- _Exercise_: Pick up the article below on how reverse mortgage interest accrues, and keep writing it from its last sentence onward.

Financial Assessment

How Does Interest Accrue in a Reverse Mortgage?

Tyler Plack

By Tyler Plack

May 29, 2026 I Visit Profile
Tyler Plack is the President of South River Mortgage. Tyler holds an active FHA Direct Endorsement (DE) underwriting certification and is the author of The Retirement Solution: Maximizing Your Benefit

Tyler is a seasoned entrepreneur and real estate investor renowned for his expertise in reverse mortgages and his commitment to addressing seniors' equity challenges. Tyler brings a unique perspective to his ventures, having built several successful companies throughout his career. His insights are frequently sought by industry publications, where he is recognized for his vast knowledge in the realm of reverse mortgages.

An avid investor in income-producing properties, Tyler is dedicated to helping seniors navigate their financial needs with compassion and expertise. When Tyler is not helping solve America's retirement crisis, he is a skilled pilot flying airplanes for fun.

Reverse mortgage interest can feel confusing at first.

With a regular mortgage, you make monthly payments and the loan balance usually goes down over time.

A reverse mortgage works the opposite way.

You don’t make required monthly mortgage payments. Instead, interest and certain fees are added to the loan balance over time. That means the amount you owe grows as the loan continues. The CFPB explains that with a reverse mortgage, interest and fees are added to the loan balance each month, causing the balance to increase over time.

Let’s walk through how this works in plain English.

The Basic Idea

A reverse mortgage lets homeowners age 62 or older access part of their home equity without making monthly mortgage payments.

Instead of paying the lender each month, the loan balance grows as costs are added.

Your balance may grow because of:

  • Money you receive from the loan
  • Interest charged on the loan balance
  • Mortgage insurance premiums
  • Certain loan fees, if applicable

This doesn’t mean you’re doing anything wrong.

- _Supplied material_:

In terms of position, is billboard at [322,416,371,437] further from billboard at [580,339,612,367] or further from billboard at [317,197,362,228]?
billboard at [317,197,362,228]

- _Reply_:
It’s simply how reverse mortgages are designed to work.

Learn how interest accrues in a reverse mortgage, why loan balances grow over time, and what homeowners should expect.

When Does Interest Start?

Interest starts accruing once money is borrowed.

If you take a lump sum, interest begins accruing on that amount right away.

If you use a line of credit, interest only accrues on the money you actually draw. Funds left unused in the line of credit do not accrue interest.

That’s why many borrowers like the line of credit option. It gives them access to money without forcing them to borrow everything at once.

Is Interest Paid Monthly?

No, not usually.

With a reverse mortgage, you’re not required to make monthly principal and interest payments while you live in the home and meet the loan rules.

Instead, interest is added to the balance.

So instead of the balance going down like a normal mortgage, it usually goes up.

HUD explains that HECM borrowers may stay in their homes indefinitely as long as they keep property taxes and homeowners insurance current.

What Gets Added to the Loan Balance?

Each month, your loan balance may grow because of interest and other loan-related costs.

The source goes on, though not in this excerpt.